The letter underscores That the implementation of flawed methodologies might have the opposite effect than the intention, namely to validate the weaker environmental laws outside the EU. Key recommendations put forth by the industry stakeholders include:

  1. Carbon Footprint Calculation: The letter urges the Commission to calculate the carbon footprint of PV modules on a kilowatt-peak (kWp) cradle-to-gate basis rather than a kilowatt-hour (kWh) basis. This method, already employed in several countries and international standards, is deemed more reliable and less prone to manipulation through lifetime, degradation, and green energy certificate uncertainties. It also forms the basis for the carbon footprint criteria in the globally recognized Electronic Product Environmental Assessment Tool (EPEAT) ecolabel for solar.
  2. Limitations on Green Certificates/PPAs: Concerns are raised regarding the allowance of green certificates and Power Purchase Agreements (PPAs) in the proposed Ecodesign draft, allowing manufacturers ― including those heavily reliant on fossil fuels ― to obtain a carbon footprint classification that does not accurately reflect the climate impact of their manufacturing processes. The industry advocates for strict limitations on these mechanisms, and instead recommends considering the use of EPEAT, which imposes clear limitations on market-based energy usage and employs stricter control mechanisms compared to the proposed PEFCR version.
  3. Improved Energy Label: The current design of the Energy Label, which focuses solely on energy yield, is deemed inadequate since it neglects factors such as reducing production-related emissions, recyclability, and durability. The industry proposes incorporating these factors into the label and if this adjustment is not possible, instead advocates for eliminating the introduction of an energy label for PV modules.

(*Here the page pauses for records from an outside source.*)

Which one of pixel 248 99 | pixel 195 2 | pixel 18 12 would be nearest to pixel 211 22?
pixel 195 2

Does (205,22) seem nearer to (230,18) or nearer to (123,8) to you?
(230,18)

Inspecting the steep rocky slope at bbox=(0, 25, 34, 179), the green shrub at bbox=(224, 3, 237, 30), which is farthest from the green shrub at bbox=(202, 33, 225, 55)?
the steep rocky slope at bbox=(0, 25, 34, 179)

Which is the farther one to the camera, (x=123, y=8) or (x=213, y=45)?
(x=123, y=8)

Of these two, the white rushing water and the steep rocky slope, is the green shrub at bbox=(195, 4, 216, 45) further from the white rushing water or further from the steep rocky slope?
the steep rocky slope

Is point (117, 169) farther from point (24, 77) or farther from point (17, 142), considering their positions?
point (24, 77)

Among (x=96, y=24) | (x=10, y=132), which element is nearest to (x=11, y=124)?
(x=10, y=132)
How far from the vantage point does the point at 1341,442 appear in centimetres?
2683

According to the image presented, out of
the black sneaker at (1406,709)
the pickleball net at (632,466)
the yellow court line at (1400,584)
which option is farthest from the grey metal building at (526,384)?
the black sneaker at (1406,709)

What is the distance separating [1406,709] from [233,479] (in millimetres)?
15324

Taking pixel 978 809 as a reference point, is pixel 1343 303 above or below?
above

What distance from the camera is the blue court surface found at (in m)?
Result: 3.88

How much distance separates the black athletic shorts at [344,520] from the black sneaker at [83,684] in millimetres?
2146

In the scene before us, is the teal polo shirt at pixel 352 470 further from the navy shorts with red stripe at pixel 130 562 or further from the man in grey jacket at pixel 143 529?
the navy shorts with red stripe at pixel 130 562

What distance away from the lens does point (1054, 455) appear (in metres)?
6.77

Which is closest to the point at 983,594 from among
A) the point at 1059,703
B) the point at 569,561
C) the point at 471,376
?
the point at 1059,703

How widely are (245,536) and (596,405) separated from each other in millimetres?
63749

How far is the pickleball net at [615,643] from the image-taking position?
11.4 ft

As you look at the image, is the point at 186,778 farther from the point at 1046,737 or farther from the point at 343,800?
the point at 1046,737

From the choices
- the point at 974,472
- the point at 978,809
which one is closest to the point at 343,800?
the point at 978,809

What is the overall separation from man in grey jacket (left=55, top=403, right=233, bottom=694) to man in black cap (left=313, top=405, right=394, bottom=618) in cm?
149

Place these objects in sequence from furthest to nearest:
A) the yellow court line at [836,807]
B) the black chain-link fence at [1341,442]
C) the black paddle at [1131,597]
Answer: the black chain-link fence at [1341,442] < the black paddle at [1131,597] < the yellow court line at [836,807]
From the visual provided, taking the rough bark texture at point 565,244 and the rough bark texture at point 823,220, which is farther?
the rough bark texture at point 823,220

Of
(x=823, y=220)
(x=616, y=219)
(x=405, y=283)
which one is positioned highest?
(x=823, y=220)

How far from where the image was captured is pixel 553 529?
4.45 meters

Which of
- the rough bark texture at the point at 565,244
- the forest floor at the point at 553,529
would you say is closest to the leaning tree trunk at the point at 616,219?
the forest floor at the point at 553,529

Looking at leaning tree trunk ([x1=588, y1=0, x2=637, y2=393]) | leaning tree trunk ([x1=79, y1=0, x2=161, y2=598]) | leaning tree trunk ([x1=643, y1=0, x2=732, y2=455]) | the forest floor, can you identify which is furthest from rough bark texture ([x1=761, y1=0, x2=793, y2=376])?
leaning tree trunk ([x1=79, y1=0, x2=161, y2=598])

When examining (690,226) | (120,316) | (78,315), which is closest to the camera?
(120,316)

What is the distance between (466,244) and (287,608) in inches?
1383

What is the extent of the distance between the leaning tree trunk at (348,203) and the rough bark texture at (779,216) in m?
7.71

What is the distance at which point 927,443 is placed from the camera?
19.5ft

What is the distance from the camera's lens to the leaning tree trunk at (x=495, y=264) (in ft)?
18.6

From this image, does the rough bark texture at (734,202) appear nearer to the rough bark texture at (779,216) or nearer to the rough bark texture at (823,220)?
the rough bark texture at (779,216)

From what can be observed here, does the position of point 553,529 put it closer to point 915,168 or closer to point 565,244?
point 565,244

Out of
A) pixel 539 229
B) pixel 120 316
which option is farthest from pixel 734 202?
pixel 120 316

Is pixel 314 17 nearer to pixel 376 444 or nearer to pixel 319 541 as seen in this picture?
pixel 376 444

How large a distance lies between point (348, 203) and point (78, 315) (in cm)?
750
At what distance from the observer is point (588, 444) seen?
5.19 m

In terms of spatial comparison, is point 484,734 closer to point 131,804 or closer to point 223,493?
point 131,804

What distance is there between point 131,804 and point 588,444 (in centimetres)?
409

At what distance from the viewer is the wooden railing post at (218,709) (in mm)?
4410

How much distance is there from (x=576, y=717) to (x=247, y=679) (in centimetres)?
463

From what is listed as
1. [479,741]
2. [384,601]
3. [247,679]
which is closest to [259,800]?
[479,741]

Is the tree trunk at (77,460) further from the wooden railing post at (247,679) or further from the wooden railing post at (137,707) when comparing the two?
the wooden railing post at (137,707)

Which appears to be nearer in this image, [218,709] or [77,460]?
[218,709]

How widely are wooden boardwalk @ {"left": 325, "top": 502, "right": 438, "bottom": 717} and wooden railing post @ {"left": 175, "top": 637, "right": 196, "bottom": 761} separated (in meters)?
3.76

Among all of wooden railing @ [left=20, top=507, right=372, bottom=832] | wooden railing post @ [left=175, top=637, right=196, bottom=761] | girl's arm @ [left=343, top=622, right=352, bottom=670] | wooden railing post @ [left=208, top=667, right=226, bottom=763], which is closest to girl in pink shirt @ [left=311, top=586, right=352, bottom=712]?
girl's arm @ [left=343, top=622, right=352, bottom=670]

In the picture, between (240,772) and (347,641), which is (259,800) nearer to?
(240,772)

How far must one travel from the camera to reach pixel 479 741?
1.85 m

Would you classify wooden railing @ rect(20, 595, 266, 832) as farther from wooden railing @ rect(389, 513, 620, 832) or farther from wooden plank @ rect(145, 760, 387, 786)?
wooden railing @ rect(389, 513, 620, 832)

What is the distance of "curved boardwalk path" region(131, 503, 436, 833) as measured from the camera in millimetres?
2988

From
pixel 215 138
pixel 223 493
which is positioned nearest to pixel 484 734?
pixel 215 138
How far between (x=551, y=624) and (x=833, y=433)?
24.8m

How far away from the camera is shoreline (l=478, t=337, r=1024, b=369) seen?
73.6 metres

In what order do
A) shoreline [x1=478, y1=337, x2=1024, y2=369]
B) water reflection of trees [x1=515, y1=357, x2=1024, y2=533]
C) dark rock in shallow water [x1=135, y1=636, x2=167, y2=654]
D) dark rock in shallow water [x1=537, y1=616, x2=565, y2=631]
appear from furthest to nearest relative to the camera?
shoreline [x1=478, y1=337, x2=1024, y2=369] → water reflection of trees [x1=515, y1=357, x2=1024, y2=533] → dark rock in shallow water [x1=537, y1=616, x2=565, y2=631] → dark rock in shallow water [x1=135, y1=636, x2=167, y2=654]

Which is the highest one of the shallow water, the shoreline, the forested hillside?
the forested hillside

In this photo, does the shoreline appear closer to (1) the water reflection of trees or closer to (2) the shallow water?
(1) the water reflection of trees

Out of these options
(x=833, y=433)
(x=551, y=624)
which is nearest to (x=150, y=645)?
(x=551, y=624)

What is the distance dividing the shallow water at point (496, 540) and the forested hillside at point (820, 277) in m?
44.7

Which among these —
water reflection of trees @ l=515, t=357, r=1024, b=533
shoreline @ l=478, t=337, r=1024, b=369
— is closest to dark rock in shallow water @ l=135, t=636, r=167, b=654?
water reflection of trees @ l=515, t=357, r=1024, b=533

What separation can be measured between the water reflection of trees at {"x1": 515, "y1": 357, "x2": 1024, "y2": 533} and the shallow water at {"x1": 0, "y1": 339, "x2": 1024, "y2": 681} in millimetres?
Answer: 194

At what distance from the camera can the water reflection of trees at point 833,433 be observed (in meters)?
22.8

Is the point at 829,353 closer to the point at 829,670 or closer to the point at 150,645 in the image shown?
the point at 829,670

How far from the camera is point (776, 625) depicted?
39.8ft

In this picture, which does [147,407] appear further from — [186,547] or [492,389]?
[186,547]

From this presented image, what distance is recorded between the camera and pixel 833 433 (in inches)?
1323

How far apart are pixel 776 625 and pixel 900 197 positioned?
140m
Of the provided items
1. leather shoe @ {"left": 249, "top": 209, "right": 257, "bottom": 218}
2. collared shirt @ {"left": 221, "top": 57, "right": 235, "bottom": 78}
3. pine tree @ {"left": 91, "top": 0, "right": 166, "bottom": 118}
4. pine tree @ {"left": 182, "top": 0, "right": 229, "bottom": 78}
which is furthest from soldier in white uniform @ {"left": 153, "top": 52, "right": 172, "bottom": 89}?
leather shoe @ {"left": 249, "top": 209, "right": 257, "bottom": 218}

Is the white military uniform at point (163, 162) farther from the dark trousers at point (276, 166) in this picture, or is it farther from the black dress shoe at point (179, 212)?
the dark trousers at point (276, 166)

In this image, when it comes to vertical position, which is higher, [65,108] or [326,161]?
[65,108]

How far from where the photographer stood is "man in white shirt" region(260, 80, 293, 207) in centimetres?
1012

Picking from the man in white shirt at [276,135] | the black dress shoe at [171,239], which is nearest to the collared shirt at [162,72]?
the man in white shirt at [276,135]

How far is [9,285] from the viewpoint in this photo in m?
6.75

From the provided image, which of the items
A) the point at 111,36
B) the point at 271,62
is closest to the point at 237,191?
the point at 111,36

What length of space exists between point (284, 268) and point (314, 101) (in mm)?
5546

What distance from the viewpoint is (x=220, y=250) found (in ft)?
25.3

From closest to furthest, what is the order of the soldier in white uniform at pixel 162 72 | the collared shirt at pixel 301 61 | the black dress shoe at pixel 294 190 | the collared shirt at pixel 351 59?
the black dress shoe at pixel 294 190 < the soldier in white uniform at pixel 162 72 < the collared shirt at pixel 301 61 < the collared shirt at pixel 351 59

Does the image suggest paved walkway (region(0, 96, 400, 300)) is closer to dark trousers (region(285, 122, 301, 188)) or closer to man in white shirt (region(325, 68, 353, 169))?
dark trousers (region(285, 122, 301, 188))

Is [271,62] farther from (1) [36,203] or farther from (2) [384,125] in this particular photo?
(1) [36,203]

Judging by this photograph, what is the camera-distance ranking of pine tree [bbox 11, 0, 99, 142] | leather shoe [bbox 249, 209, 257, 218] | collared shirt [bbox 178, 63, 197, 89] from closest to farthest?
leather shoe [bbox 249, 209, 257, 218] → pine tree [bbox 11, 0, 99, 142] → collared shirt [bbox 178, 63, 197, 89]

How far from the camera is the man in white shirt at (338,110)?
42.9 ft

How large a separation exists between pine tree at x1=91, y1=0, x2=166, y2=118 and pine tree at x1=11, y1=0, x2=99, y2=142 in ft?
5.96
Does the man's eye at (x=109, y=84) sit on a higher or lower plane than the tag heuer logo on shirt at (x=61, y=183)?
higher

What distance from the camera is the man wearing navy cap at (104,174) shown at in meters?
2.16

The industry stakeholders emphasize that these recommendations are crucial for achieving the goals of a clean transition and for maintaining the competitive advantage of the European PV manufacturing value chain. They argue that stricter standards and transparent methodologies will prevent greenwashing and foster a more sustainable manufacturing value chain globally.

The letter includes an annex with technical details and reasoning from scholar experts supporting the positions stated, underlining the depth of analysis and consideration behind the recommendations.